- _EXERCISE DESCRIPTION_
Restate word for word the lines from the one containing "What distance lies" through the end of the listing below, with both ends included.

Spatial reasoning dataset excerpts:

begin

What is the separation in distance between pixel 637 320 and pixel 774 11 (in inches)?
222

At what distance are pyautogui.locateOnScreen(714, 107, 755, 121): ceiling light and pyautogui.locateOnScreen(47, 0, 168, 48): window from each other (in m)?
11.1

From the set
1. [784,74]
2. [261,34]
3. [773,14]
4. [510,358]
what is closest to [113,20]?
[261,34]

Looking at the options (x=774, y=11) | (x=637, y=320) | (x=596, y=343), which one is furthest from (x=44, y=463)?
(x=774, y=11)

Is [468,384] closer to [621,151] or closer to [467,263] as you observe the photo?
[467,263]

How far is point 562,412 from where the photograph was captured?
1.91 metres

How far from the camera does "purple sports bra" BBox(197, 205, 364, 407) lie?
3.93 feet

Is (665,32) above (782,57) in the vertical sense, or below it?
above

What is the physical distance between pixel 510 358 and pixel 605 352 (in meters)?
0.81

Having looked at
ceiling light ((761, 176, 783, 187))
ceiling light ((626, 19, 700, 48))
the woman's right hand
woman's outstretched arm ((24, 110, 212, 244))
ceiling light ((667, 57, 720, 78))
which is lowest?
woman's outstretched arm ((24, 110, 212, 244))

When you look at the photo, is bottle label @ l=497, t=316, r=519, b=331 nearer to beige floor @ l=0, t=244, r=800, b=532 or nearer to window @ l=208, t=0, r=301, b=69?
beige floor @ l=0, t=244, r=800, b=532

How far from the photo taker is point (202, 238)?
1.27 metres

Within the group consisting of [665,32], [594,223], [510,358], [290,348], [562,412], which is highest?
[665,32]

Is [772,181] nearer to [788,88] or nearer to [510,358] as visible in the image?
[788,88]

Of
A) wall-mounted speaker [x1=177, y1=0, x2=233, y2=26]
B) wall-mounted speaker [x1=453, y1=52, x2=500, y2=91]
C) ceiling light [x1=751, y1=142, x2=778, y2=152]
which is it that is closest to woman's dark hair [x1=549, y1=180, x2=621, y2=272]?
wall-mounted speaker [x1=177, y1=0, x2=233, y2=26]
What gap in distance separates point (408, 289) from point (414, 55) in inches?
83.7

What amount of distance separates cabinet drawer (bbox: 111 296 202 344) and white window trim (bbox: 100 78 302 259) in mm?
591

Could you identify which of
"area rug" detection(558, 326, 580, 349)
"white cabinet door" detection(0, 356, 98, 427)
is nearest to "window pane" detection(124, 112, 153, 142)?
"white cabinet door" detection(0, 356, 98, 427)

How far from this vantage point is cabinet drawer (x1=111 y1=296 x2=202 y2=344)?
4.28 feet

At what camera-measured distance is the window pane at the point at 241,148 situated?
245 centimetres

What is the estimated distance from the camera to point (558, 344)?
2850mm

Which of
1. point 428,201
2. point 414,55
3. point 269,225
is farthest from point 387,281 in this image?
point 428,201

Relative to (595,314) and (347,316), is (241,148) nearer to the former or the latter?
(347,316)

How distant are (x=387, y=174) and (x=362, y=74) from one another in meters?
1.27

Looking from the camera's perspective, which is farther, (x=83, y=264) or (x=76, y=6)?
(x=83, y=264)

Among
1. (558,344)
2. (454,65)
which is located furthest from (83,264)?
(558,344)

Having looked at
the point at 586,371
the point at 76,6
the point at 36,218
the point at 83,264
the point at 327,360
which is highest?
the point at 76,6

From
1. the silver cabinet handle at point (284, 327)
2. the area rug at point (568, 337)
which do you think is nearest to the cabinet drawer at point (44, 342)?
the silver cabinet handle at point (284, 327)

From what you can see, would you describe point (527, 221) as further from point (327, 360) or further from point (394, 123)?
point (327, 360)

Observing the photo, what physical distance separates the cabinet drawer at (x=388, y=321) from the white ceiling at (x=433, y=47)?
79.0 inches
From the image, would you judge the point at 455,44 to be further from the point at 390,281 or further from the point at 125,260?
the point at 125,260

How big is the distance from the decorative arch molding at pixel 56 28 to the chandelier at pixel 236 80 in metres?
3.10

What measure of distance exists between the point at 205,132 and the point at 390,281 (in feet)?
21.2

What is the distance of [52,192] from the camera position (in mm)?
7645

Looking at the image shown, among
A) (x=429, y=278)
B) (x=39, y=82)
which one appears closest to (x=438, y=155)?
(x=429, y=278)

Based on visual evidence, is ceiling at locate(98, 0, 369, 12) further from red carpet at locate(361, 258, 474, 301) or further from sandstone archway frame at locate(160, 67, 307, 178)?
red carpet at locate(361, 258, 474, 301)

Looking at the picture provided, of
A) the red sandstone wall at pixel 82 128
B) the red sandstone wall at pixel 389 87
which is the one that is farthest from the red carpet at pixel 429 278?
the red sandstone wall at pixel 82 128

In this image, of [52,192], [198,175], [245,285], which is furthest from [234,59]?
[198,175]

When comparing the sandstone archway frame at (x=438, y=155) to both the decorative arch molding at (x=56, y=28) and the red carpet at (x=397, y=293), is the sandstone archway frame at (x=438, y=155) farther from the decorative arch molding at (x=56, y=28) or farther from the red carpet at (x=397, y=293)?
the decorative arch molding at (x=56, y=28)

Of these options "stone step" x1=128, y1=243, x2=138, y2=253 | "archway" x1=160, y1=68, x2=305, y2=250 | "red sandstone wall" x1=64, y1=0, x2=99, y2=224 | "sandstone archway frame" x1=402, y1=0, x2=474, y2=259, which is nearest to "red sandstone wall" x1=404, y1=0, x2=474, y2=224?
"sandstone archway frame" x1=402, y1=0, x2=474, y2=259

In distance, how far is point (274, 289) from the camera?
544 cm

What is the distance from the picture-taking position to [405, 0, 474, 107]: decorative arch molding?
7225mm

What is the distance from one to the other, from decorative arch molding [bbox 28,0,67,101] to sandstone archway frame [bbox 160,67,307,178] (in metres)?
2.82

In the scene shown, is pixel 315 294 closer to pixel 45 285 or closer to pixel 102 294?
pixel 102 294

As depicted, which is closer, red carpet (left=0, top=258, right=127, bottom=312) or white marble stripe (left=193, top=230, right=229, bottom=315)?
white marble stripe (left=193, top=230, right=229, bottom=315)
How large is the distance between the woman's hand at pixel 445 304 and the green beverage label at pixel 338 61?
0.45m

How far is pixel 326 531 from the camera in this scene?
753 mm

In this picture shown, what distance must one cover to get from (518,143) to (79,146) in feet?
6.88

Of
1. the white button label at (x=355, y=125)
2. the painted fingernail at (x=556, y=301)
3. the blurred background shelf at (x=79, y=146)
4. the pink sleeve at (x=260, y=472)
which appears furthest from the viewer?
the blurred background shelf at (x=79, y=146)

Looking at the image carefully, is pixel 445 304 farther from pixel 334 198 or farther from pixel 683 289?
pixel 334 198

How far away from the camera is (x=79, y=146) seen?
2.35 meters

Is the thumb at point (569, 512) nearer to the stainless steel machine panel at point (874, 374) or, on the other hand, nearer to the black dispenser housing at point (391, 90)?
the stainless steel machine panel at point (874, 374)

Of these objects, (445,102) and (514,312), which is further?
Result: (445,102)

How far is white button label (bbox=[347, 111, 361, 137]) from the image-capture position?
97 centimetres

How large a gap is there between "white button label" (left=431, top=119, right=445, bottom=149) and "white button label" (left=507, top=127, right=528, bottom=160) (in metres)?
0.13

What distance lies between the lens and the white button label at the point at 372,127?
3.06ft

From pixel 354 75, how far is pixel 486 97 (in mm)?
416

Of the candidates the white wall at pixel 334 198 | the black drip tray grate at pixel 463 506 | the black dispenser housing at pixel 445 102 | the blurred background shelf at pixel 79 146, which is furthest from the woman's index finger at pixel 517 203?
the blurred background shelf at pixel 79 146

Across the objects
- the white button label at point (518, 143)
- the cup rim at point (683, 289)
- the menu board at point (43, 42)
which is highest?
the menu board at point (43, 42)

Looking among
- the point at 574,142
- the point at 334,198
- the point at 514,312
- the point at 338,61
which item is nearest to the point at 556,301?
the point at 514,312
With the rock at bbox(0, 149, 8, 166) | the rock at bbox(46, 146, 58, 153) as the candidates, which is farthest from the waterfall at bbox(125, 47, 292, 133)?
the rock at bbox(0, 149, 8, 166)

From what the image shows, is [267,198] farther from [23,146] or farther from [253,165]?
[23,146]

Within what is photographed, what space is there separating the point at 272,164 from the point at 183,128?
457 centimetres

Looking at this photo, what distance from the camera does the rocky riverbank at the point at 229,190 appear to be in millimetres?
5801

end

- _EXERCISE ANSWER_
What distance lies between the lens and the white button label at the point at 372,127?
3.06ft

From pixel 354 75, how far is pixel 486 97 (in mm)?
416

Of the candidates the white wall at pixel 334 198 | the black drip tray grate at pixel 463 506 | the black dispenser housing at pixel 445 102 | the blurred background shelf at pixel 79 146, which is furthest from the woman's index finger at pixel 517 203?
the blurred background shelf at pixel 79 146

Across the objects
- the white button label at point (518, 143)
- the cup rim at point (683, 289)
- the menu board at point (43, 42)
which is highest?
the menu board at point (43, 42)

Looking among
- the point at 574,142
- the point at 334,198
- the point at 514,312
- the point at 338,61
which item is nearest to the point at 556,301?
the point at 514,312
With the rock at bbox(0, 149, 8, 166) | the rock at bbox(46, 146, 58, 153) as the candidates, which is farthest from the waterfall at bbox(125, 47, 292, 133)?
the rock at bbox(0, 149, 8, 166)

From what the image shows, is [267,198] farther from [23,146] or farther from [253,165]?
[23,146]

Within what is photographed, what space is there separating the point at 272,164 from the point at 183,128?
457 centimetres

Looking at this photo, what distance from the camera does the rocky riverbank at the point at 229,190 appear to be in millimetres?
5801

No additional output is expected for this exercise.